However I’ve “been” to other readings that were recorded online, someone else doing the archiving, so I could take the afternoon, or evening, off. One was a memorial to the Irish poet Eavan Boland who died earlier this year. The hour program was organized by Poetry Ireland, on May 27, 8PM their time, a comfortable 3PM here, & included poets in Ireland & the US reading Boland’s poems & talking about their connections with her. Eavan Boland had been in Albany as a guest of the NYS Writers Institute a couple times. I photographed her early on at the NYS Museum on November 20, 1987, before I knew I was building an archive of readings in Albany.

A more recent event was a live reading at Caffè Lena in Saratoga Springs, NY on the first Wednesday in June, no open mic as they normally do, but 3 engaging, entertaining poets, recorded on YouTube.  The 3 poets were Carol Graser, who is the host of the in-person open mic at Caffè Lena, Philip Memmer from Syracuse, & Barbara Ungar who is no stranger to Caffè Lena. Since you can experience this reading yourself on YouTube, I’ll just summarize each reader’s program.

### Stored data

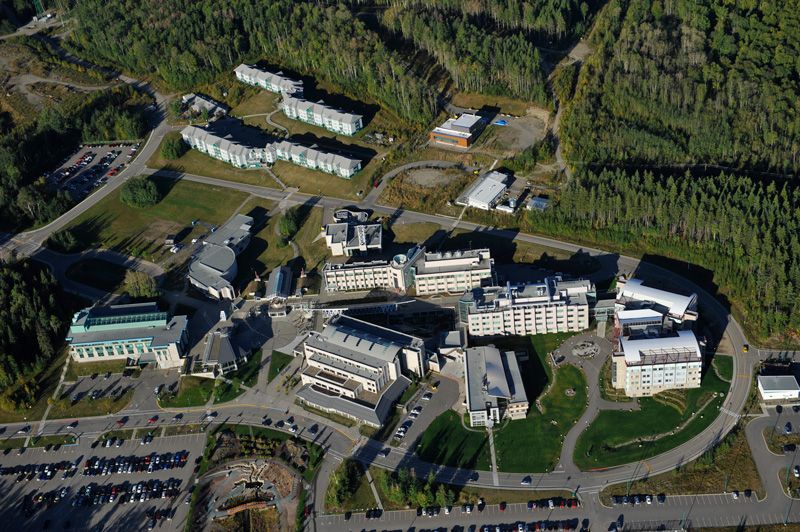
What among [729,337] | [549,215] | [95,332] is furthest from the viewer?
[549,215]

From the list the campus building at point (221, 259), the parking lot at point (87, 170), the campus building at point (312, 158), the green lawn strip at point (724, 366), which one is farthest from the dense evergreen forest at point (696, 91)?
the parking lot at point (87, 170)

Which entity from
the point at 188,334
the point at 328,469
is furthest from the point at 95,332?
the point at 328,469

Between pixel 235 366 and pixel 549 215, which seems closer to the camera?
pixel 235 366

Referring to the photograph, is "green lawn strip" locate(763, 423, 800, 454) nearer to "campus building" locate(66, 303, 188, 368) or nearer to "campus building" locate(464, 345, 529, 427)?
"campus building" locate(464, 345, 529, 427)

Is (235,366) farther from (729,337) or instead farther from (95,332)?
(729,337)

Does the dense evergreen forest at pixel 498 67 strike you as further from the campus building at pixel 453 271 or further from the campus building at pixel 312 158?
the campus building at pixel 453 271

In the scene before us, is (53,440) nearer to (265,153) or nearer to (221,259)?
(221,259)

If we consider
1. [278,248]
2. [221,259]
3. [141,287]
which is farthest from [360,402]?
[141,287]
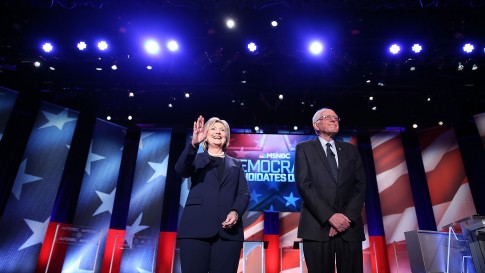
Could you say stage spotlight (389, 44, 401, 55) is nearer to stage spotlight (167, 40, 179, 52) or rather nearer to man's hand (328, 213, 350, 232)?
stage spotlight (167, 40, 179, 52)

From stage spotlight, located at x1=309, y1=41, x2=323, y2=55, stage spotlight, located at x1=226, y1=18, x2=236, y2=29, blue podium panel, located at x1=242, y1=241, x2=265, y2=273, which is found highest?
stage spotlight, located at x1=226, y1=18, x2=236, y2=29

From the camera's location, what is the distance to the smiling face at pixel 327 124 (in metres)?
2.14

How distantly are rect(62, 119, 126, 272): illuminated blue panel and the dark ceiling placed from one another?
18.9 inches

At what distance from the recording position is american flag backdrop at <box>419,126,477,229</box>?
6346 mm

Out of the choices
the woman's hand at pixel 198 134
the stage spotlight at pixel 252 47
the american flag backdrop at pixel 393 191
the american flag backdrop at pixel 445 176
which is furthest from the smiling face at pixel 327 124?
the american flag backdrop at pixel 445 176

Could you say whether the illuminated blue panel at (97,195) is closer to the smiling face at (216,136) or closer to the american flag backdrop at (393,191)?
the smiling face at (216,136)

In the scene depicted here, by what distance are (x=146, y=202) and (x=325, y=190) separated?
5542mm

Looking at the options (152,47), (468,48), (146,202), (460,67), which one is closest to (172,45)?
(152,47)

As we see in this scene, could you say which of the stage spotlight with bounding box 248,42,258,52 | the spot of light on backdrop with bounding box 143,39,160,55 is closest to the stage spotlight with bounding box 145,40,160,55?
the spot of light on backdrop with bounding box 143,39,160,55

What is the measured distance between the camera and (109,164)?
7020 millimetres

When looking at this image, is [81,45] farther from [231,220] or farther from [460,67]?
[460,67]

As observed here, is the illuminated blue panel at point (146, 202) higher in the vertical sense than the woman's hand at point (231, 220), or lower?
higher

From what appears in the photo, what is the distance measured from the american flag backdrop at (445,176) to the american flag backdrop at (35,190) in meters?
7.30

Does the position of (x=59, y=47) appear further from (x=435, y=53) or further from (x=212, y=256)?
(x=435, y=53)
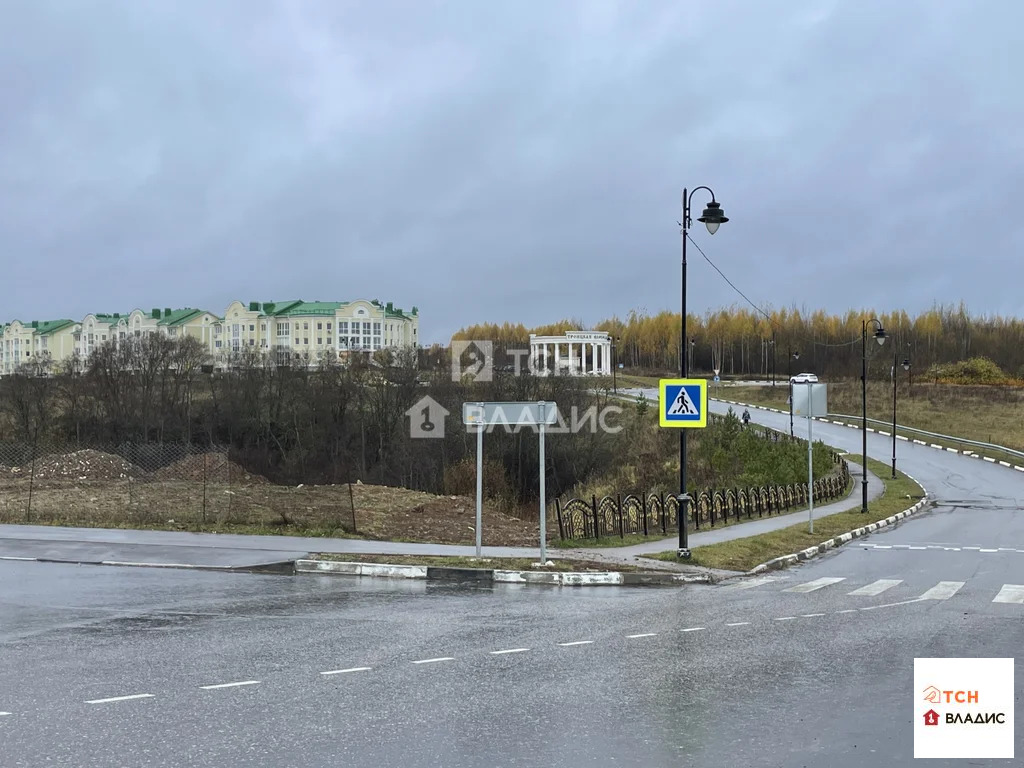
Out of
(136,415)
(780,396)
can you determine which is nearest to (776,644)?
(136,415)

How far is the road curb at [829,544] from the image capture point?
19391mm

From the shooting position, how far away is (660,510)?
2528 cm

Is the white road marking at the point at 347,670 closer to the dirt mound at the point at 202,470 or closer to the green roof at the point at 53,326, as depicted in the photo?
the dirt mound at the point at 202,470

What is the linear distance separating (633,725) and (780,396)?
107m

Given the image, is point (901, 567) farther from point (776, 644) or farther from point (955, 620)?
point (776, 644)

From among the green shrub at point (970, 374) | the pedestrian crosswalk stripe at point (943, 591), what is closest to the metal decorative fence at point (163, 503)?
the pedestrian crosswalk stripe at point (943, 591)

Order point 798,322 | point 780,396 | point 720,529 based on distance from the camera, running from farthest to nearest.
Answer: point 798,322, point 780,396, point 720,529

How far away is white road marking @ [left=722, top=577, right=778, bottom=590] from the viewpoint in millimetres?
16297

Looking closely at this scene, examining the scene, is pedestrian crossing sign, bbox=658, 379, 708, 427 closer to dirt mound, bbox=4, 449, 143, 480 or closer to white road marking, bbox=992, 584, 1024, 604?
white road marking, bbox=992, 584, 1024, 604

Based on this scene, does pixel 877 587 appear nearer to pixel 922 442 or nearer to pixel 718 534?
pixel 718 534

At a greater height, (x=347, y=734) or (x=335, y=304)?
(x=335, y=304)

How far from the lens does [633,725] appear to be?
302 inches

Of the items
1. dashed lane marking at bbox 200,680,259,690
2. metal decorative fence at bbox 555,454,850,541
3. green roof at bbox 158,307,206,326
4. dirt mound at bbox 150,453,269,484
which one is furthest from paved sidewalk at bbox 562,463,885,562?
green roof at bbox 158,307,206,326

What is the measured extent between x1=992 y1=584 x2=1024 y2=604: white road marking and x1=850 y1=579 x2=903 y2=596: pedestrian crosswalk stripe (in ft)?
5.36
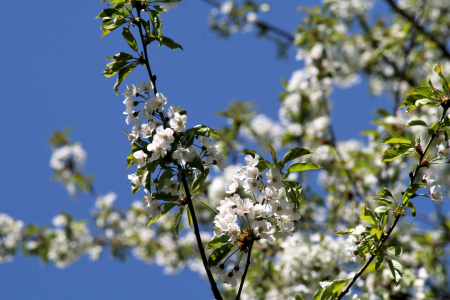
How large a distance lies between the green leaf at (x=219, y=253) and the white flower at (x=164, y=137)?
23.6 inches

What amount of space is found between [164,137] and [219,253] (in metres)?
0.67

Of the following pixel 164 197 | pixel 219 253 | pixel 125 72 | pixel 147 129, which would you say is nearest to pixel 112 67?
pixel 125 72

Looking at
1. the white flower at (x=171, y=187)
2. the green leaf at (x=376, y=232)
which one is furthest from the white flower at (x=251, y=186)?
the green leaf at (x=376, y=232)

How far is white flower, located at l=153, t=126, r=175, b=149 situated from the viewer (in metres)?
1.72

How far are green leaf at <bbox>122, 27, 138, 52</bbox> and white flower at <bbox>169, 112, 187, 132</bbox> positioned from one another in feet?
1.47

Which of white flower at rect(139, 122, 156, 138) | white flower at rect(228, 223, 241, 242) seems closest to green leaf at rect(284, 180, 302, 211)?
white flower at rect(228, 223, 241, 242)

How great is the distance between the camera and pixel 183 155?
1.77m

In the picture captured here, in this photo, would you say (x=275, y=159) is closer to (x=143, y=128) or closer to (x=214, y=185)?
(x=143, y=128)

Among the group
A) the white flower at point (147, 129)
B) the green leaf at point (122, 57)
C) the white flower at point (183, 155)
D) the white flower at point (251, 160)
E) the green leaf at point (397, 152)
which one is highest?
the green leaf at point (122, 57)

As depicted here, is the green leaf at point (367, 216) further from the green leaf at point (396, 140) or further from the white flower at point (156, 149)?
the white flower at point (156, 149)

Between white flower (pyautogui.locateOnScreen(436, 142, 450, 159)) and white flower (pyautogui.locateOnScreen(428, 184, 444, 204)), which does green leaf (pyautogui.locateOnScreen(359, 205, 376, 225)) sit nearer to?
white flower (pyautogui.locateOnScreen(428, 184, 444, 204))

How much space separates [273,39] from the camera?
6.26 metres

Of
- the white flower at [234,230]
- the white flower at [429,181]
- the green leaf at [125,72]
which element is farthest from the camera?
the green leaf at [125,72]

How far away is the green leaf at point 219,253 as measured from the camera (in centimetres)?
182
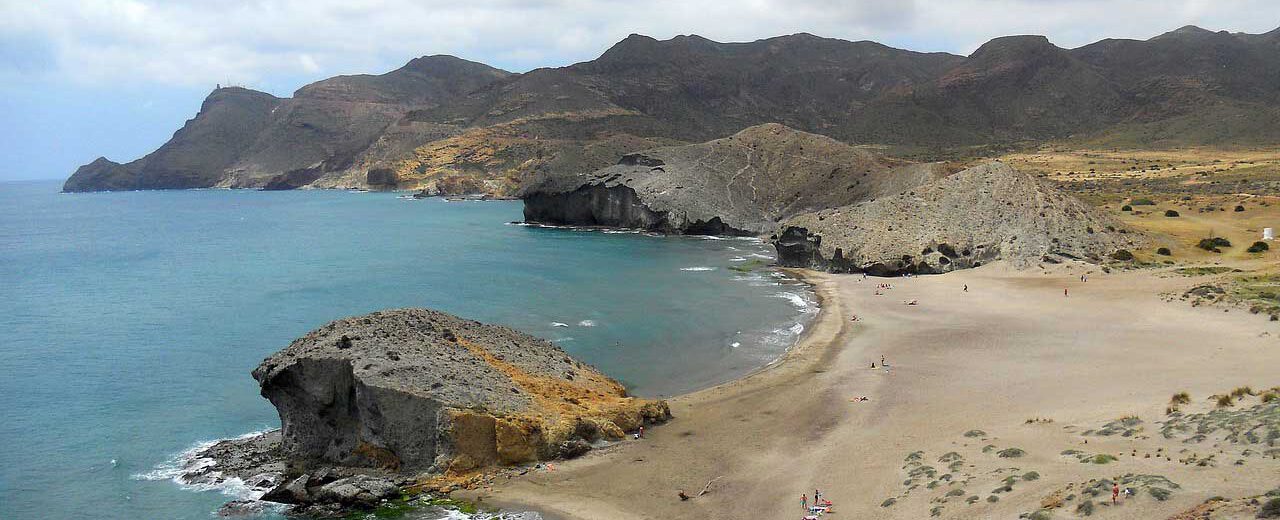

### TASKS FOR THIS EXERCISE
1. Condense the paragraph beginning "However I’ve “been” to other readings" in the passage about poetry readings into a list, keeping its main facts.
2. Write out everything in the passage about poetry readings from "A more recent" down to "each reader’s program.".
3. Extend the passage about poetry readings, picking up after its final sentence.

### YOUR RESPONSES
1.
- The writer has attended other readings that were recorded online, with someone else doing the archiving, which left the afternoon or evening free.
- One was a memorial to the Irish poet Eavan Boland, who died earlier this year.
- Poetry Ireland organized the hour-long program on May 27 at 8PM Irish time, 3PM local time.
- Poets in Ireland and the US read Boland’s poems and talked about their connections with her.
- Boland had been in Albany a couple of times as a guest of the NYS Writers Institute.
- The writer photographed her at the NYS Museum on November 20, 1987, before realizing that an archive of readings in Albany was being built.

2.
A more recent event was a live reading at Caffè Lena in Saratoga Springs, NY on the first Wednesday in June, no open mic as they normally do, but 3 engaging, entertaining poets, recorded on YouTube.  The 3 poets were Carol Graser, who is the host of the in-person open mic at Caffè Lena, Philip Memmer from Syracuse, & Barbara Ungar who is no stranger to Caffè Lena. Since you can experience this reading yourself on YouTube, I’ll just summarize each reader’s program.

3.
It was good to hear Carol stretch out here rather than just the 1 poem she does at the open mic. Her reading included the venerable “Tribe” & a generous selection of her persona poems in the voice of inanimate objects, such as “The Ironing Board” & “The Haiku.” Her quiet poems are much more powerful for that quietness, & are filled with the leaps of language that make the listener sit up & notice.

Philip Memmer, like Barbara Ungar, had been scheduled to be featured at Caffè Lena just as everything was shut down during the pandemic. He read mostly from his recent book Pantheon (Lost Horse Press, 2019), poems written in the voice of imaginary gods, such as “The God of Driving Alone,” & “The God of Importance.”

Barbara Ungar read mostly from 2 books, her fabulous abecedarian Save Our Ships (Ashland Poetry Press, 2019) & from a new, limited edition from chapbook from Ethel Press, EDGE, named for the list of Evolutionarily Distinct & Globally Endangered species, a theme that is also treated in Save Our Ships.

Check out both recordings of the Eavan Boland Memorial & the Caffè Lena readings in the links provided above.  & look for online open mics to get your of poetry -- until we can meet again in person.